What needs to be done: The printed result should hold only the lines from the opening of the data through the line bearing "A girl stands", exactly as given and without pictures.

Data segment:
⁂
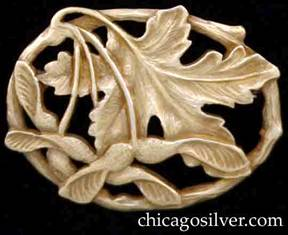 Potter Studio brooch, gold, with maple leaves and winged seeds on oval frame made to look like a curved twig.  Hammered and carved details.  Thick and very heavy.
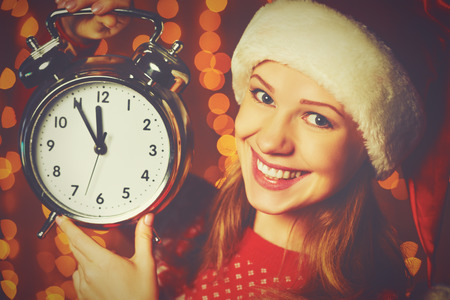 hat new year happy new year festive: Merry Christmas! Cheerful woman in a Christmas hat with alarm clock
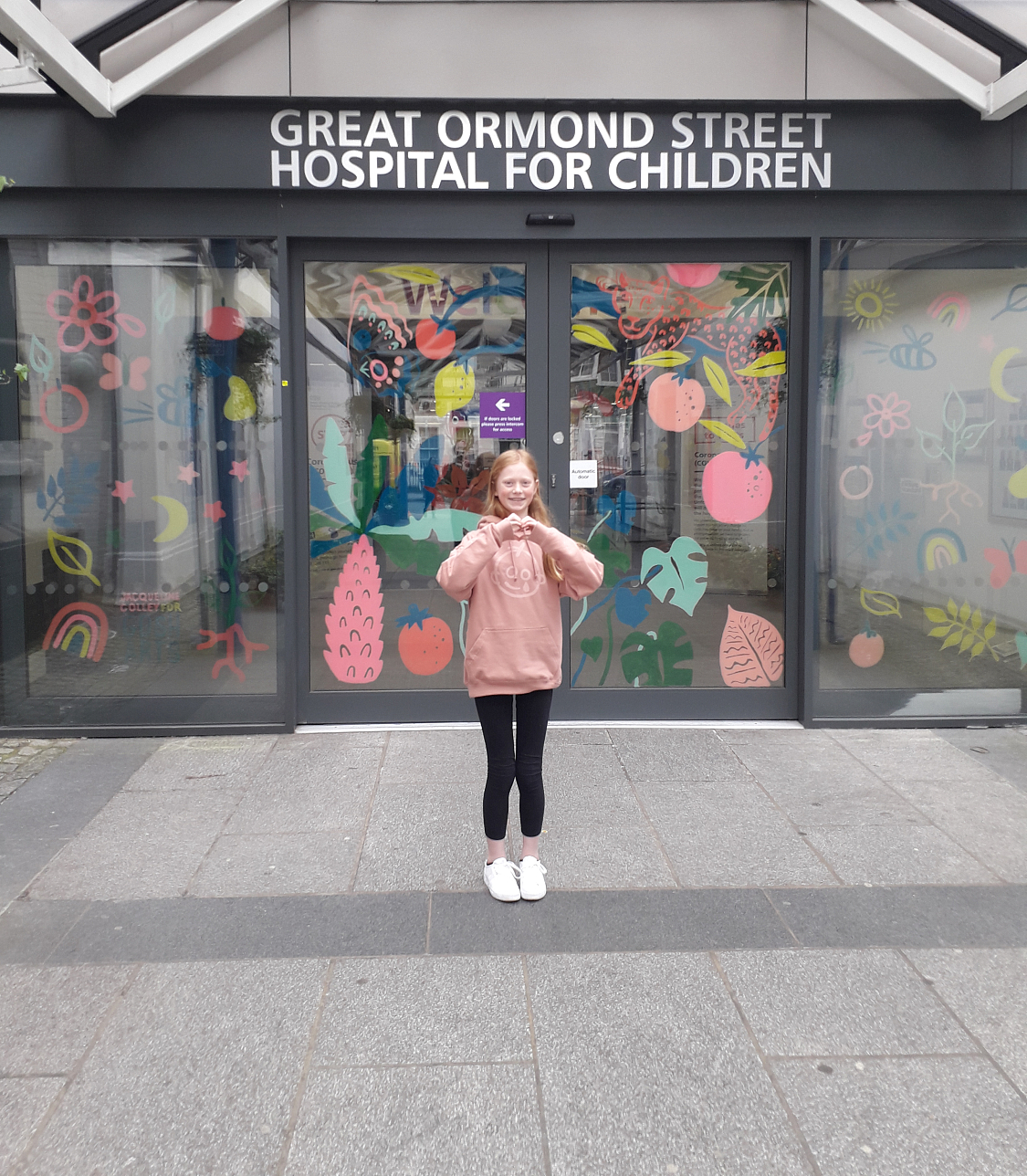 A girl stands outside Great Ormond Street Hospital for Children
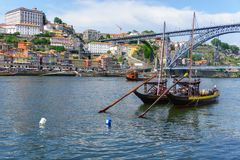 Typical boats of the Douro River in Oporto. Panoramic views of the historic city center of Porto in Portugal. Stock Photo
⁂
Written response:
 Potter Studio brooch, gold, with maple leaves and winged seeds on oval frame made to look like a curved twig.  Hammered and carved details.  Thick and very heavy.
 hat new year happy new year festive: Merry Christmas! Cheerful woman in a Christmas hat with alarm clock
 A girl stands outside Great Ormond Street Hospital for Children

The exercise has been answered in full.